Валентин Ольшванг — уникум, выламывающийся как из советской, так и из нынешней утилитарной эпохи.
Создает ли он эскизы для фильмов коллег, Алексея Караева, Оксаны Черкасовой, Владимира Петкевича, помогает ли Юрию Норштейну в сочинении обогнавшей время заставки к «Спокойной ночи, малыши», пишет ли сценарии, снимает ли свои картины — Ольшванг творит работы штучные, раритетные, свободные от догм, идейных и формальных.
Конечно, он неудобный. Его перфекционизм может свести с ума продюсеров и заказчиков. Но для Ольшванга анимация — не сфера телевизионного обслуживания, а подлинное искусство, устремленность в недосягаемое.
Его режиссерский дебют «Розовая кукла» на Общероссийском фестивале анимации был удостоен мэтрами приза «Прорыв». В картине детская страшилка обрастала фрейдистскими шипами, эмоция раскалялась добела, вырывалась за поля экрана в истеричном рисунке, которым верховодила необузданная страсть.
В «Розовой кукле» сразу обнаружились фирменные черты ольшванговского стиля. Он всегда рассказывает о любви — бескомпромиссной, безрассудной, безоглядно шествующей по кромке жизни и смерти. Слово «прорыв» тут ключевое.

========

» **Задание**:
Какой приз получил режиссерский дебют Ольшванга «Розовая кукла» на Общероссийском фестивале анимации, согласно тексту о Валентине Ольшванге? Материал здесь никакой роли не играет.

(Записи набора данных)
========

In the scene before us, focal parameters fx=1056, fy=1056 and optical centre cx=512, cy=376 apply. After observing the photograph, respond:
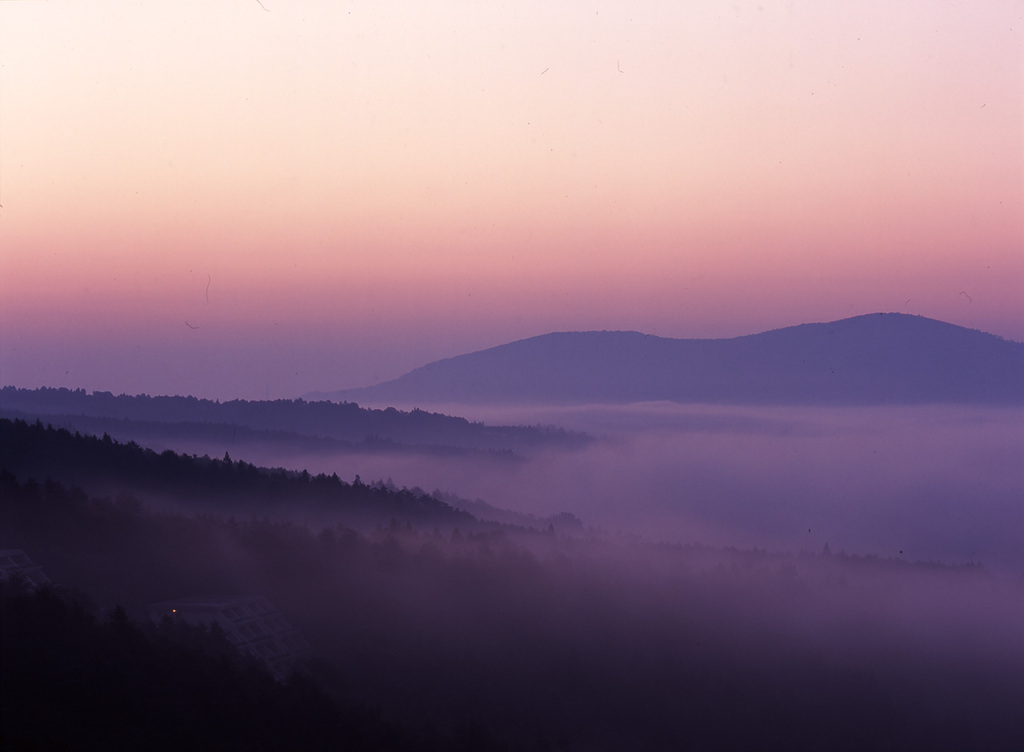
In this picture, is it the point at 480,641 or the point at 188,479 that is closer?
the point at 480,641

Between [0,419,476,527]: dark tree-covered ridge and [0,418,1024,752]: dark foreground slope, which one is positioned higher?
[0,419,476,527]: dark tree-covered ridge

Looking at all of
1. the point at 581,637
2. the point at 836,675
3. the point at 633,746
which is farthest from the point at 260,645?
the point at 836,675

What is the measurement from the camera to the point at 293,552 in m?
109

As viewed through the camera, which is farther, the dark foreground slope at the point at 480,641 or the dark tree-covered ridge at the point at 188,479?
the dark tree-covered ridge at the point at 188,479

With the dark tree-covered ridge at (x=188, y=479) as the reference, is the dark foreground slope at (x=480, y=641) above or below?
below

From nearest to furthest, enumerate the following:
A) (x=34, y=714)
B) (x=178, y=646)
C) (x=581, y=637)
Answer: (x=34, y=714) → (x=178, y=646) → (x=581, y=637)

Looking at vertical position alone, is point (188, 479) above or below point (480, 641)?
above

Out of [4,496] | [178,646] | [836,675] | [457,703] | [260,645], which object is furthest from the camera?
[836,675]

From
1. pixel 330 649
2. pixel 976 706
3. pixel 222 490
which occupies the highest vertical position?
pixel 222 490

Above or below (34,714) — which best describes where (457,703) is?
below

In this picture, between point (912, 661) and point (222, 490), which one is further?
point (912, 661)

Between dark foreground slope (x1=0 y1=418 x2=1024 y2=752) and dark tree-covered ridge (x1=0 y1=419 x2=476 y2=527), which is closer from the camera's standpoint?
dark foreground slope (x1=0 y1=418 x2=1024 y2=752)

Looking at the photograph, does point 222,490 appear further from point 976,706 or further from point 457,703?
point 976,706

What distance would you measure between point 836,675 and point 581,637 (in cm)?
3389
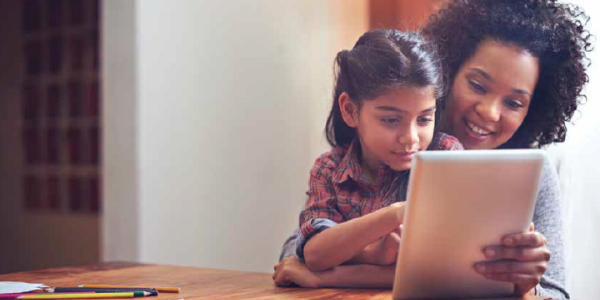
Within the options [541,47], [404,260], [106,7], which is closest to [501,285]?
[404,260]

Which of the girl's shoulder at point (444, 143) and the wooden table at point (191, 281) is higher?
the girl's shoulder at point (444, 143)

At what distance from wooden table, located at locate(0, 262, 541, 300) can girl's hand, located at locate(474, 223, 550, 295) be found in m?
0.03

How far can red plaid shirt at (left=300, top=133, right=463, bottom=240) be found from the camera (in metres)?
1.25

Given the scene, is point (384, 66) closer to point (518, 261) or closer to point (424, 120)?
point (424, 120)

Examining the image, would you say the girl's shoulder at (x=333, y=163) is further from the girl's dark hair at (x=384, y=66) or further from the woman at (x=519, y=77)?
the woman at (x=519, y=77)

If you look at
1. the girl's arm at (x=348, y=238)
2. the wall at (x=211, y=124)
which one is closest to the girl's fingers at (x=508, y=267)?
the girl's arm at (x=348, y=238)

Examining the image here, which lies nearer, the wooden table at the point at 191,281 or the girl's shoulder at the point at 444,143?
the wooden table at the point at 191,281

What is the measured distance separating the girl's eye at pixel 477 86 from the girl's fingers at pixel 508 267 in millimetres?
415

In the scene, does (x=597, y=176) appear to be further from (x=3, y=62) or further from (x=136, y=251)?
(x=3, y=62)

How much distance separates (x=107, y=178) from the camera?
1946 mm

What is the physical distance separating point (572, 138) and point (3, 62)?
138 inches

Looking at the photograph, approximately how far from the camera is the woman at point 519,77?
1.32m

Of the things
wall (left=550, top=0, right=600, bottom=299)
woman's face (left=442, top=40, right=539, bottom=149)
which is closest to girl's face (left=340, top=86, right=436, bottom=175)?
woman's face (left=442, top=40, right=539, bottom=149)

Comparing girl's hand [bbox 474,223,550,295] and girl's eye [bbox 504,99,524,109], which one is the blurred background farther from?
girl's hand [bbox 474,223,550,295]
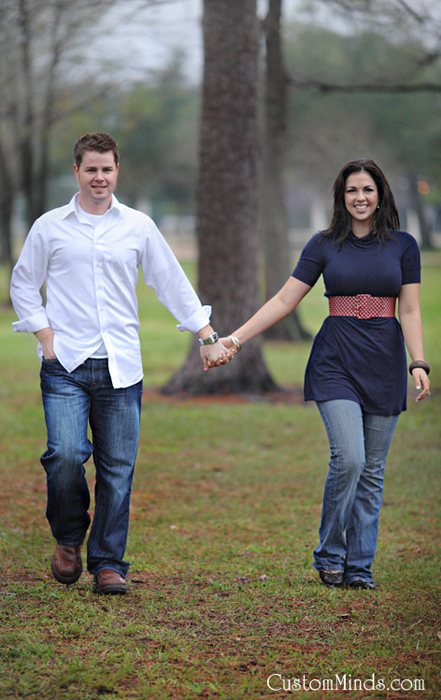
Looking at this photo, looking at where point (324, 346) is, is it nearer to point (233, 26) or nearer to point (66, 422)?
point (66, 422)

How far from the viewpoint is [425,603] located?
14.1ft

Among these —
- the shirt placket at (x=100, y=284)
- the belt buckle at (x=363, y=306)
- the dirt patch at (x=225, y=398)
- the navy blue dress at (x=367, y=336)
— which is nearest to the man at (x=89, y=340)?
the shirt placket at (x=100, y=284)

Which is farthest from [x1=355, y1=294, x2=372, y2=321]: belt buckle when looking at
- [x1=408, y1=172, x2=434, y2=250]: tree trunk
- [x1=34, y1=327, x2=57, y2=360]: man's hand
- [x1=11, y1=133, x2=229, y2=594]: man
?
[x1=408, y1=172, x2=434, y2=250]: tree trunk

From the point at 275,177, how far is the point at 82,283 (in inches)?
587

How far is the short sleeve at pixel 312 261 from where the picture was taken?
4480 mm

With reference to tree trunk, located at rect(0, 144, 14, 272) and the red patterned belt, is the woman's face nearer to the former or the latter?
the red patterned belt

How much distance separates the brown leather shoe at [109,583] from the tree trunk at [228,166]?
6896mm

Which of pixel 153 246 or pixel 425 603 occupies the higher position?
pixel 153 246

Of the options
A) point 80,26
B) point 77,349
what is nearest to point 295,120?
point 80,26

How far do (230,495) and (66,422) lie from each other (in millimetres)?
3008

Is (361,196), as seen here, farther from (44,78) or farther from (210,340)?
(44,78)

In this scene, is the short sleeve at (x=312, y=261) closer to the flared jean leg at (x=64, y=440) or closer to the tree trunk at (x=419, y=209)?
the flared jean leg at (x=64, y=440)

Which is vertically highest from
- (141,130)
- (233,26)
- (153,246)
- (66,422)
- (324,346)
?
(141,130)

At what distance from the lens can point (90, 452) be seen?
4.22 meters
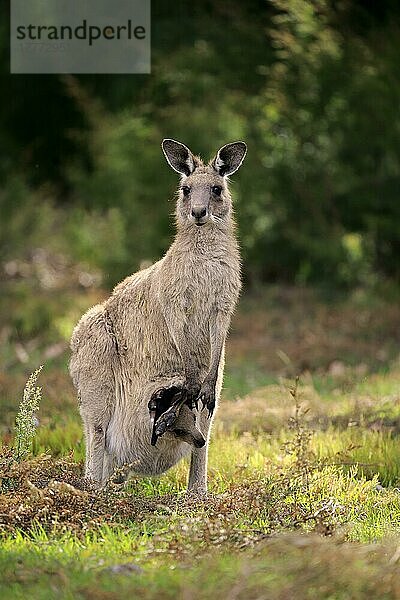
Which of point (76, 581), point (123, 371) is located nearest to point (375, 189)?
point (123, 371)

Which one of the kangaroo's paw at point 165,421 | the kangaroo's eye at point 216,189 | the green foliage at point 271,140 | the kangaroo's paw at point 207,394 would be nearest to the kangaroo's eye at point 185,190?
the kangaroo's eye at point 216,189

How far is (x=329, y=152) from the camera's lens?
13266 mm

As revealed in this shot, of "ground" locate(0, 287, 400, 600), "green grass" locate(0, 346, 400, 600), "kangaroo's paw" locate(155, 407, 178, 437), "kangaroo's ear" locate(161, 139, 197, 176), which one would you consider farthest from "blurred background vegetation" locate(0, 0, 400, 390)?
"kangaroo's paw" locate(155, 407, 178, 437)

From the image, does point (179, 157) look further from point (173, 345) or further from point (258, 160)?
point (258, 160)

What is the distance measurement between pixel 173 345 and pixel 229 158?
1132mm

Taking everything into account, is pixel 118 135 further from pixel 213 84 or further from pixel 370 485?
pixel 370 485

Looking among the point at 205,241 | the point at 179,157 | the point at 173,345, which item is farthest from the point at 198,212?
the point at 173,345

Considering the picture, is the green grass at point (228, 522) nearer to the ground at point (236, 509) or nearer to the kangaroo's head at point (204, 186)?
the ground at point (236, 509)

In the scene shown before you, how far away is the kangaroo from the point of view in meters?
5.80

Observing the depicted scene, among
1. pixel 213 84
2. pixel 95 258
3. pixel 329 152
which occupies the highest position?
pixel 213 84

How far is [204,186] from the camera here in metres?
5.98

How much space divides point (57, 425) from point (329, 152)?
6781 mm

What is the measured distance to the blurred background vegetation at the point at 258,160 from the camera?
12844 mm

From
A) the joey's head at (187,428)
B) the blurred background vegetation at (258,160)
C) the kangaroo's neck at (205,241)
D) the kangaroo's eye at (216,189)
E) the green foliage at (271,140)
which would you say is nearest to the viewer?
the joey's head at (187,428)
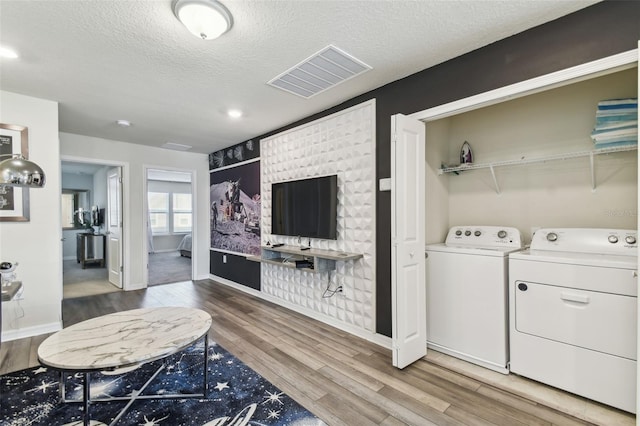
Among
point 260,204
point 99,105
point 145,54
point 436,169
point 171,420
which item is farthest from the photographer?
point 260,204

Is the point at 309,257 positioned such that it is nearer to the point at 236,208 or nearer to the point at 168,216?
the point at 236,208

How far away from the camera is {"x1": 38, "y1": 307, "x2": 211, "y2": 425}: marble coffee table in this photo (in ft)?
5.12

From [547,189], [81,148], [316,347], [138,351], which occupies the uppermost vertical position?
[81,148]

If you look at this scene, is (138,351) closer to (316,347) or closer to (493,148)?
(316,347)

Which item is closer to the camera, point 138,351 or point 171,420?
point 138,351

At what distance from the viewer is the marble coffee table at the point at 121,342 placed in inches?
61.4

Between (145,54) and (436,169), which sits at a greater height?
(145,54)

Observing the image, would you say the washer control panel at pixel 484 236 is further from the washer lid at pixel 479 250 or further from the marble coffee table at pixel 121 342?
the marble coffee table at pixel 121 342

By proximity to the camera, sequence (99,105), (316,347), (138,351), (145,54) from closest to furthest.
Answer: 1. (138,351)
2. (145,54)
3. (316,347)
4. (99,105)

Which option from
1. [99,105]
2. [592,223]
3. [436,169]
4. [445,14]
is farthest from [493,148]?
[99,105]

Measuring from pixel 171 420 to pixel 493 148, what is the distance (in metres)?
3.41

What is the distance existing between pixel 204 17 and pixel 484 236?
282 centimetres

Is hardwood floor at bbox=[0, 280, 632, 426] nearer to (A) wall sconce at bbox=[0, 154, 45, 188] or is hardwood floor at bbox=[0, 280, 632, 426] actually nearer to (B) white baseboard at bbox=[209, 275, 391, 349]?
(B) white baseboard at bbox=[209, 275, 391, 349]

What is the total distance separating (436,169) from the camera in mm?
3086
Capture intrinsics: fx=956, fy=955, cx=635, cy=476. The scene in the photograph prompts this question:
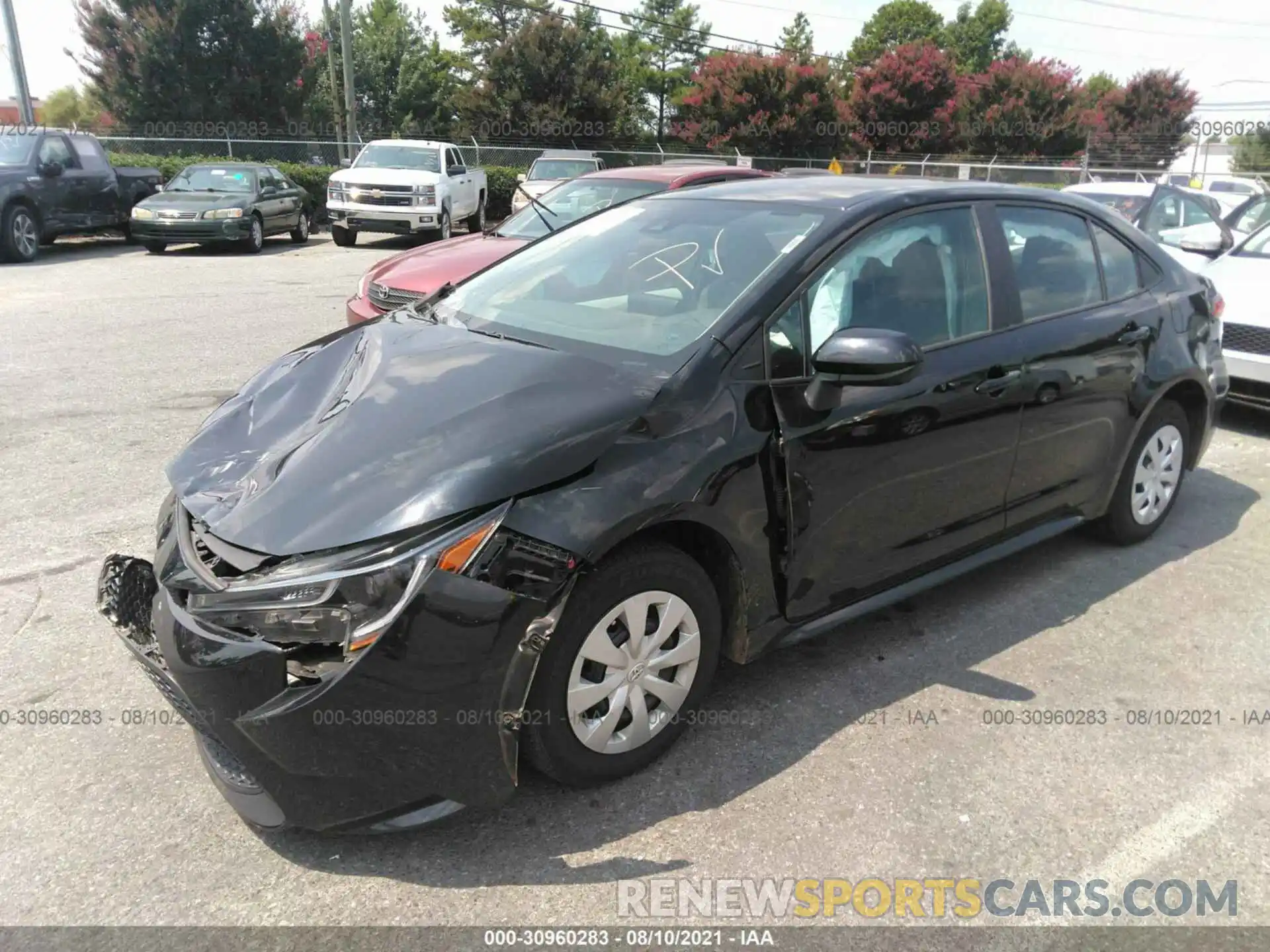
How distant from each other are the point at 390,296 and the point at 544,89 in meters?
32.9

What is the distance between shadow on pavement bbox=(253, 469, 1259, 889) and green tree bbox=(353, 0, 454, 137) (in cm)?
4318

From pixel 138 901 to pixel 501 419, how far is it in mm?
1527

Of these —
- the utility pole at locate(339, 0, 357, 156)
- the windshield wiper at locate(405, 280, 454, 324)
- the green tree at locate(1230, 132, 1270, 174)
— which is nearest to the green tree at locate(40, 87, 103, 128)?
the utility pole at locate(339, 0, 357, 156)

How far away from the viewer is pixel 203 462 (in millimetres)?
2873

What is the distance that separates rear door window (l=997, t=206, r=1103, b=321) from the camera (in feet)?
12.7

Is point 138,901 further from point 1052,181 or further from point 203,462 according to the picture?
point 1052,181

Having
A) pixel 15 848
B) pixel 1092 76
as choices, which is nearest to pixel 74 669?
pixel 15 848

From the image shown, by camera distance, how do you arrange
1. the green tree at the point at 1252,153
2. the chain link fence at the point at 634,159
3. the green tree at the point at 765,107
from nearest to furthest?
the chain link fence at the point at 634,159, the green tree at the point at 765,107, the green tree at the point at 1252,153

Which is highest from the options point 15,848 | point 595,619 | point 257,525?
point 257,525

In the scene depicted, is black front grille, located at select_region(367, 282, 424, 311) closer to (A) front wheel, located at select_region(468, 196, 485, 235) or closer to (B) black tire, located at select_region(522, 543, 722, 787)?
(B) black tire, located at select_region(522, 543, 722, 787)

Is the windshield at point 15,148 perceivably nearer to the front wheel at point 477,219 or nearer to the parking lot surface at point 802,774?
the front wheel at point 477,219

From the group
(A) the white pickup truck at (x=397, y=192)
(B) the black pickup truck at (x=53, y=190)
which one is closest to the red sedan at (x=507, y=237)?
(A) the white pickup truck at (x=397, y=192)

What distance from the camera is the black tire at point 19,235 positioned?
13.6m

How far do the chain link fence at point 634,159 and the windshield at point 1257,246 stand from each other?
721 cm
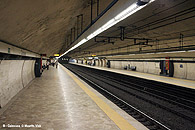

========

» **Ответ к заданию**:
Приз «Прорыв».